• DATASET ENTRIES
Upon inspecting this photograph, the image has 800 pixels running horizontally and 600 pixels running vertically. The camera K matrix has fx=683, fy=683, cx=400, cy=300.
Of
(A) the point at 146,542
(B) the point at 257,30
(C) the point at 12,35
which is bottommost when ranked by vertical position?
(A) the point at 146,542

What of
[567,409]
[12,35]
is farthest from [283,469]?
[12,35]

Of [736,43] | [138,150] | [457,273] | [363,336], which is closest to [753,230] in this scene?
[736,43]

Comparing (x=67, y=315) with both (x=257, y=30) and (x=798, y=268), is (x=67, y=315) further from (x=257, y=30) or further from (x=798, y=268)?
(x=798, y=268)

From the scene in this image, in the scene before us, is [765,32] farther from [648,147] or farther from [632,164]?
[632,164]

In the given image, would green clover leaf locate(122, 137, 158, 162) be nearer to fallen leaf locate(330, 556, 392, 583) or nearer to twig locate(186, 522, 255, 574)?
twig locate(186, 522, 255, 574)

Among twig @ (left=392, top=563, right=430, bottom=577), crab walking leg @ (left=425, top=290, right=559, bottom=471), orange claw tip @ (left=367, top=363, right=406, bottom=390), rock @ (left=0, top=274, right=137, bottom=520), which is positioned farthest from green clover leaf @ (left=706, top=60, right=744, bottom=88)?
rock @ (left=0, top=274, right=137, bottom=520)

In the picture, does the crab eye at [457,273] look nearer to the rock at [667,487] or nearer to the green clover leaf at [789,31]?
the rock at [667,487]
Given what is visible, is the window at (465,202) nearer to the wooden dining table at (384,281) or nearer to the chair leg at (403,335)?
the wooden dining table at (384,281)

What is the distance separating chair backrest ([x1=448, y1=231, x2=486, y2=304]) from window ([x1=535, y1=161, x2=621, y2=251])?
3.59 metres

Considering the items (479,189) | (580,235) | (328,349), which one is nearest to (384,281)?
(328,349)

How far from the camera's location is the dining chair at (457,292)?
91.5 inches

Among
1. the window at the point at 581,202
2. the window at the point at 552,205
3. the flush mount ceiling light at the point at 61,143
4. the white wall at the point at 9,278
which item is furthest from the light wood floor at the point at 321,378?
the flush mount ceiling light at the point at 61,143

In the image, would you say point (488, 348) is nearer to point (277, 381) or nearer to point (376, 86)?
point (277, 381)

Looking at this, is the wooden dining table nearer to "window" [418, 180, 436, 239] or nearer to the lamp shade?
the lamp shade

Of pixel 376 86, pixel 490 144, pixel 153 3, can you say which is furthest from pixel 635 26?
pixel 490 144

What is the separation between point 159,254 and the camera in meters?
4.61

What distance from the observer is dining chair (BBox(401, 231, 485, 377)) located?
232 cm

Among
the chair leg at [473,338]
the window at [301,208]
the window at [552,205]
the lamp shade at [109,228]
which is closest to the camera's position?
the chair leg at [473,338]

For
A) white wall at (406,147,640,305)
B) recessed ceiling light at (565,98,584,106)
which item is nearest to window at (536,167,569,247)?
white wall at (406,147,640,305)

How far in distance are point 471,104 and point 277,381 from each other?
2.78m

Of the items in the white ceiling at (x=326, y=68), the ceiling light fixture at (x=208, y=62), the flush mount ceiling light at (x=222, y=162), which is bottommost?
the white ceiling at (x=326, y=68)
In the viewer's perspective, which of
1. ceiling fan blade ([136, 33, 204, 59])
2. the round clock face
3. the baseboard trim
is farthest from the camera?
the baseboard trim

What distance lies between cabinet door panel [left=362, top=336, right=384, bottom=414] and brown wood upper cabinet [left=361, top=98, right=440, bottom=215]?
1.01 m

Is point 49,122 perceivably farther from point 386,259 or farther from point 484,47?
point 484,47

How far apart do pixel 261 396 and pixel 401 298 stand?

• OBJECTIVE
Rewrite everything from the line containing "Of pixel 376" down to the end of the records as a Markdown table with the columns Row and Line. Number each line, and leave out blank lines.

• EXPECTED ANSWER
| Row | Line |
|---|---|
| 1 | Of pixel 376 86, pixel 490 144, pixel 153 3, can you say which is furthest from pixel 635 26? |
| 2 | pixel 490 144 |
| 3 | What is the separation between point 159,254 and the camera in meters? |
| 4 | 4.61 |
| 5 | What distance from the observer is dining chair (BBox(401, 231, 485, 377)) located? |
| 6 | 232 cm |
| 7 | Among |
| 8 | the chair leg at [473,338] |
| 9 | the window at [301,208] |
| 10 | the window at [552,205] |
| 11 | the lamp shade at [109,228] |
| 12 | which is closest to the camera's position? |
| 13 | the chair leg at [473,338] |
| 14 | For |
| 15 | A) white wall at (406,147,640,305) |
| 16 | B) recessed ceiling light at (565,98,584,106) |
| 17 | which item is nearest to window at (536,167,569,247)? |
| 18 | white wall at (406,147,640,305) |
| 19 | How far in distance are point 471,104 and point 277,381 from each other? |
| 20 | 2.78m |
| 21 | Of the items in the white ceiling at (x=326, y=68), the ceiling light fixture at (x=208, y=62), the flush mount ceiling light at (x=222, y=162), which is bottommost? |
| 22 | the white ceiling at (x=326, y=68) |
| 23 | In the viewer's perspective, which of |
| 24 | 1. ceiling fan blade ([136, 33, 204, 59]) |
| 25 | 2. the round clock face |
| 26 | 3. the baseboard trim |
| 27 | is farthest from the camera? |
| 28 | the baseboard trim |
| 29 | What distance lies between cabinet door panel [left=362, top=336, right=384, bottom=414] and brown wood upper cabinet [left=361, top=98, right=440, bottom=215]? |
| 30 | 1.01 m |
| 31 | Is point 49,122 perceivably farther from point 386,259 or farther from point 484,47? |
| 32 | point 484,47 |
| 33 | How far apart do pixel 261 396 and pixel 401 298 stand? |